_Selected passage_
⁂
Road biking, dirt road riding on Frankenbike, tandem riding, group riding, time trialing, randonneuring - I love to ride, and I love to write. As I've traveled along on two wheels, I've learned one thing: Expect Adventure. Join me on the journey!

Betty Jean Jordan

Sunday, May 29, 2016

50 Miles o' Fun

The Monticello farmers market on the square, beautiful country roads on a warm day in May, a charming Mexican market, the Georgia Writers Museum - all with my sweetie accompanying me - please, not the briar patch!

Robert and I started our ride with a trip to the Monticello square.  Yesterday was the first Monticello farmers market I've been able to go to this year because I've been out of town (riding) every Saturday this season before now.  The chamber of commerce has done an excellent job of reinvigorated the market this year.  I loved everything about it yesterday.  I got some okra, a deer antler chew for my hounds, a fried peach pie, and some lovely broccoli that my friend Laverne grew.

Saturday on the square is also a great time to greet friends and neighbors.  I got to see everyone from my sister-in-law to the mayor of Monticello.

Robert and I stopped by The Vanilla Bean.  He had coffee and a scone, and I had a cup of tea and a piece of chocolate meringue pie.  I can't eat chocolate pie without thinking of the song "Swingin'" by John Anderson.  ("Her brother was on the sofa, eatin' chocolate pie...")

It was late morning by the time we began our ride in earnest, but it had been worth it to spend time in downtown Monticello.  We headed out on Highway 212 E.  As we approached the county line, Robert and I had different preferences on which way to go.  Although 212 E is generally a pretty decent state highway for riding bicycles, Robert wanted to get off it sooner rather than later by taking a left onto Old Hillsboro Road.  I wanted to ride several more miles on 212 and turn left on Rabbit Skip Road so that we could ride on Stanfordville Road, one of my favorites.  We were riding single file, right on the white line.  Just before we had to make a decision on which route to take, some a$$hat in a huge pickup truck passed us, definitely not giving us the three feet required by law.  He deliberately gunned his motor and blew black diesel smoke in our faces.  I don't like speaking badly of others or using profanity, but a$$hat cracks me up, and that truck driver certainly was one.  Robert was probably justified in wanting to take the Old Hillsboro Road option, but he deferred to me since I had planned the outing.  I was determined not to let the a$$hat ruin the day.  A few miles later on Highway 212, a couple of motorcycles passed us.  The second one gave us a vigorous "hang ten" wave.  That totally made up for the a$$hat.
⁂
_Given records_

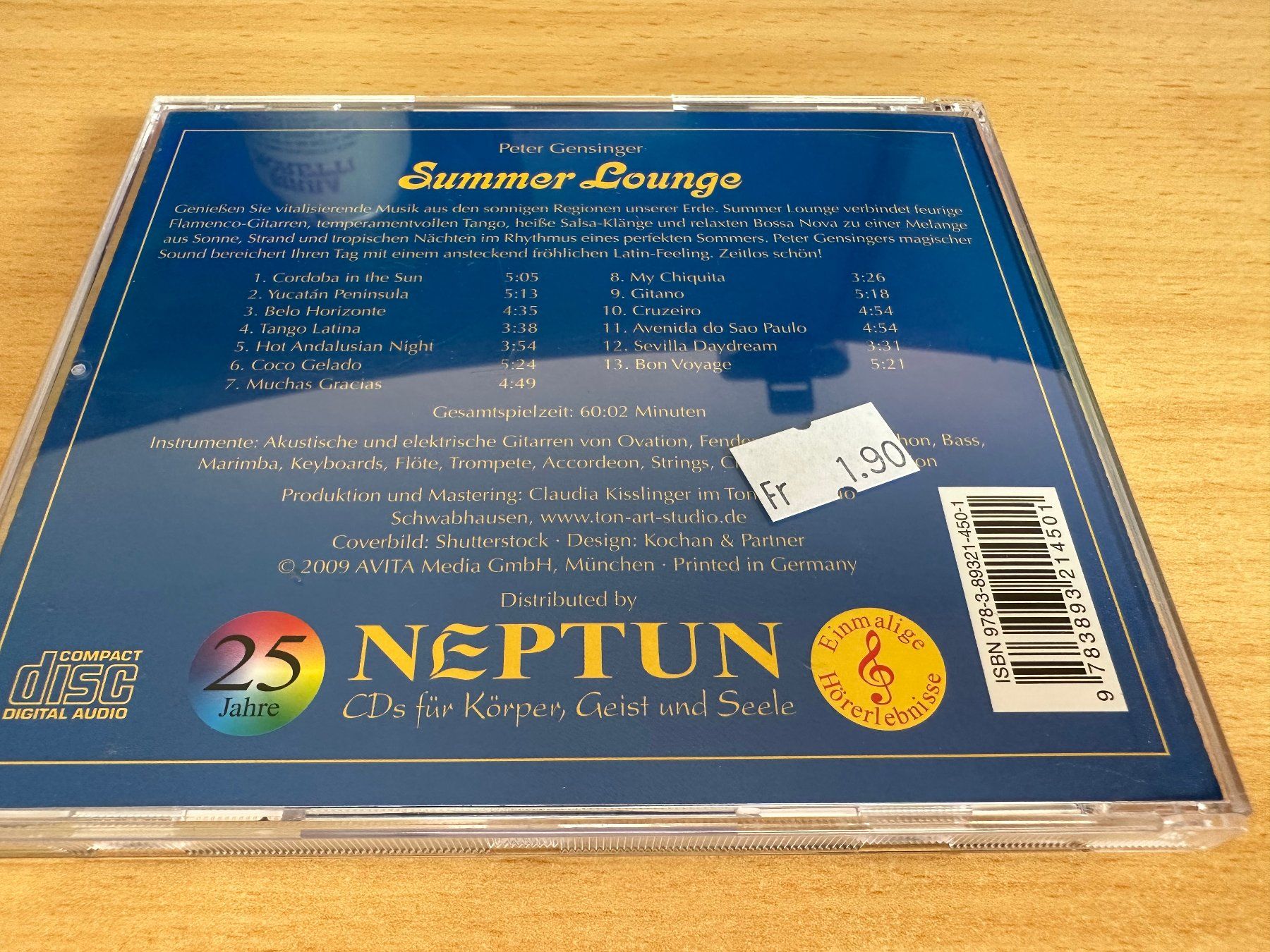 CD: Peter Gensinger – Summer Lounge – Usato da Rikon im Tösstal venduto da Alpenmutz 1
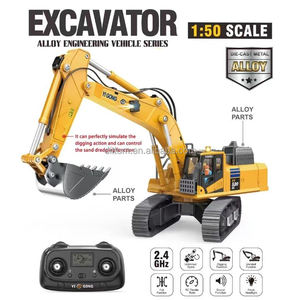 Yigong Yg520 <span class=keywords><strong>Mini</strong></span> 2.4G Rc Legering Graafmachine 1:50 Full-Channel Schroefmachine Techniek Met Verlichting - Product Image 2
⁂
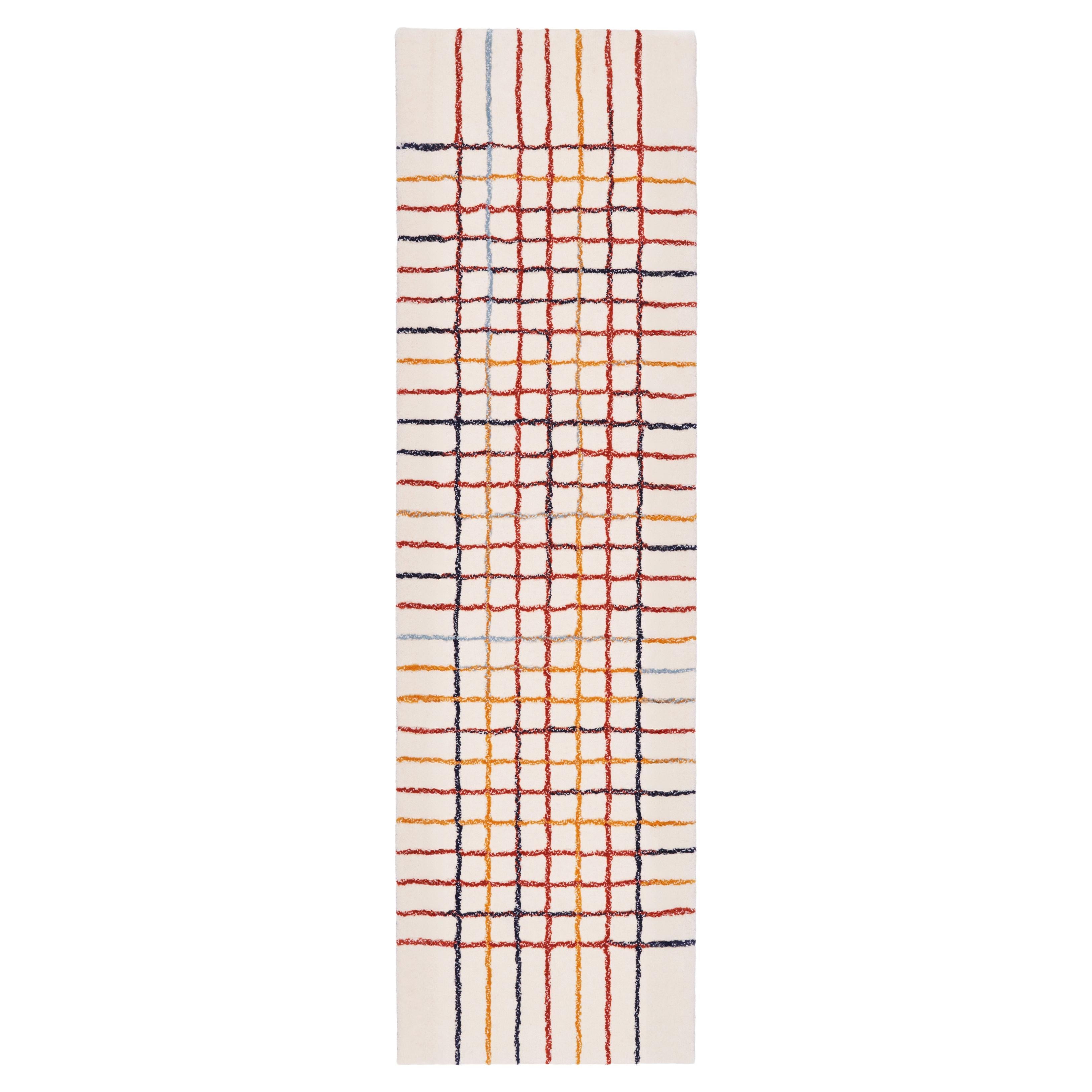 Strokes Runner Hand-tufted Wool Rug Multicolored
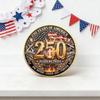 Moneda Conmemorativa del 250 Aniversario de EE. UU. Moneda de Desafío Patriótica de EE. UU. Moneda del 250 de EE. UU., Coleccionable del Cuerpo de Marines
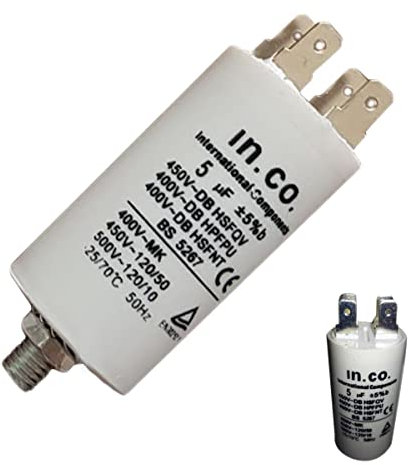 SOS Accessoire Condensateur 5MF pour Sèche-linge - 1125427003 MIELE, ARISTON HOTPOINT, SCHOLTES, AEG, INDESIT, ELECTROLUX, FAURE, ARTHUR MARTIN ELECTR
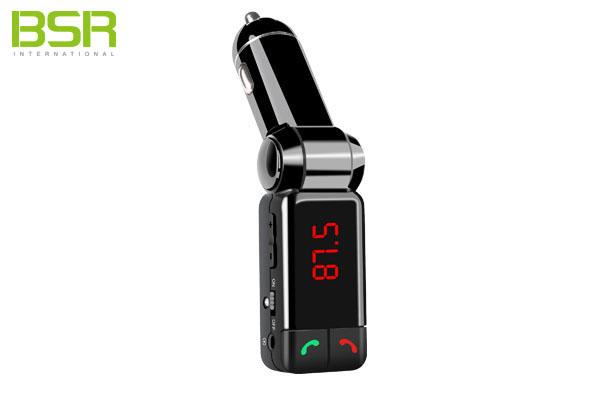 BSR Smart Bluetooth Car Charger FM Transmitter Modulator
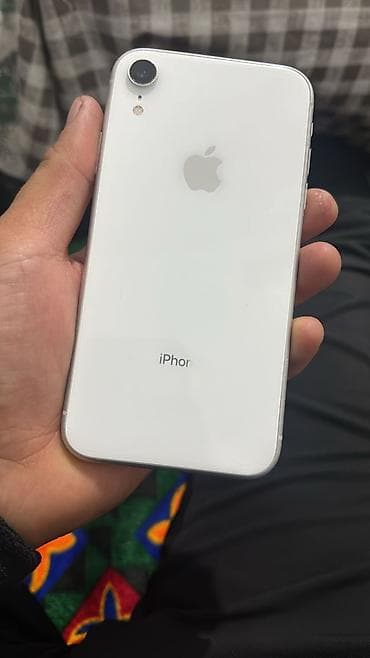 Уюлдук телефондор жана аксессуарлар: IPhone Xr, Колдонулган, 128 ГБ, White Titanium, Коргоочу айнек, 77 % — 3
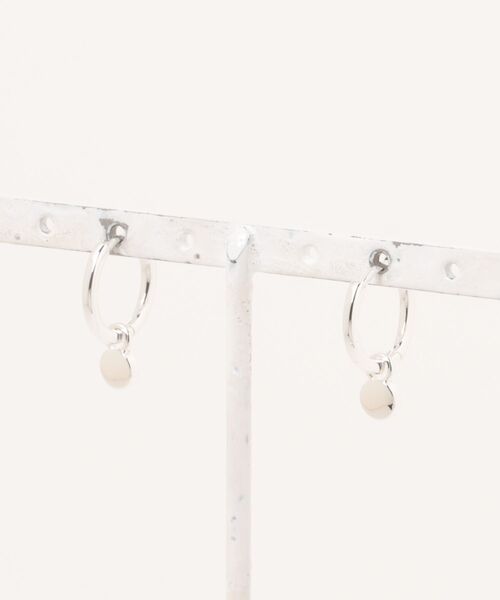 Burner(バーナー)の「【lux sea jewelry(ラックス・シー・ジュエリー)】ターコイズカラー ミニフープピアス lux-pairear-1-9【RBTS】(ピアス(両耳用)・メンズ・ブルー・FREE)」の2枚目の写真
⁂
_What you will do_
A) In the cycling blog post, what did the writer have at The Vanilla Bean?
B) Copy out the rows from the one containing "Strokes Runner Hand-tufted" down to the one containing "SOS Accessoire Condensateur", including both, and leave out the pictures.
The cycling blog post and the rows are unrelated to each other.

_Answer list_
A) A cup of tea and a piece of chocolate meringue pie.

B)
 Strokes Runner Hand-tufted Wool Rug Multicolored
 Moneda Conmemorativa del 250 Aniversario de EE. UU. Moneda de Desafío Patriótica de EE. UU. Moneda del 250 de EE. UU., Coleccionable del Cuerpo de Marines
 SOS Accessoire Condensateur 5MF pour Sèche-linge - 1125427003 MIELE, ARISTON HOTPOINT, SCHOLTES, AEG, INDESIT, ELECTROLUX, FAURE, ARTHUR MARTIN ELECTR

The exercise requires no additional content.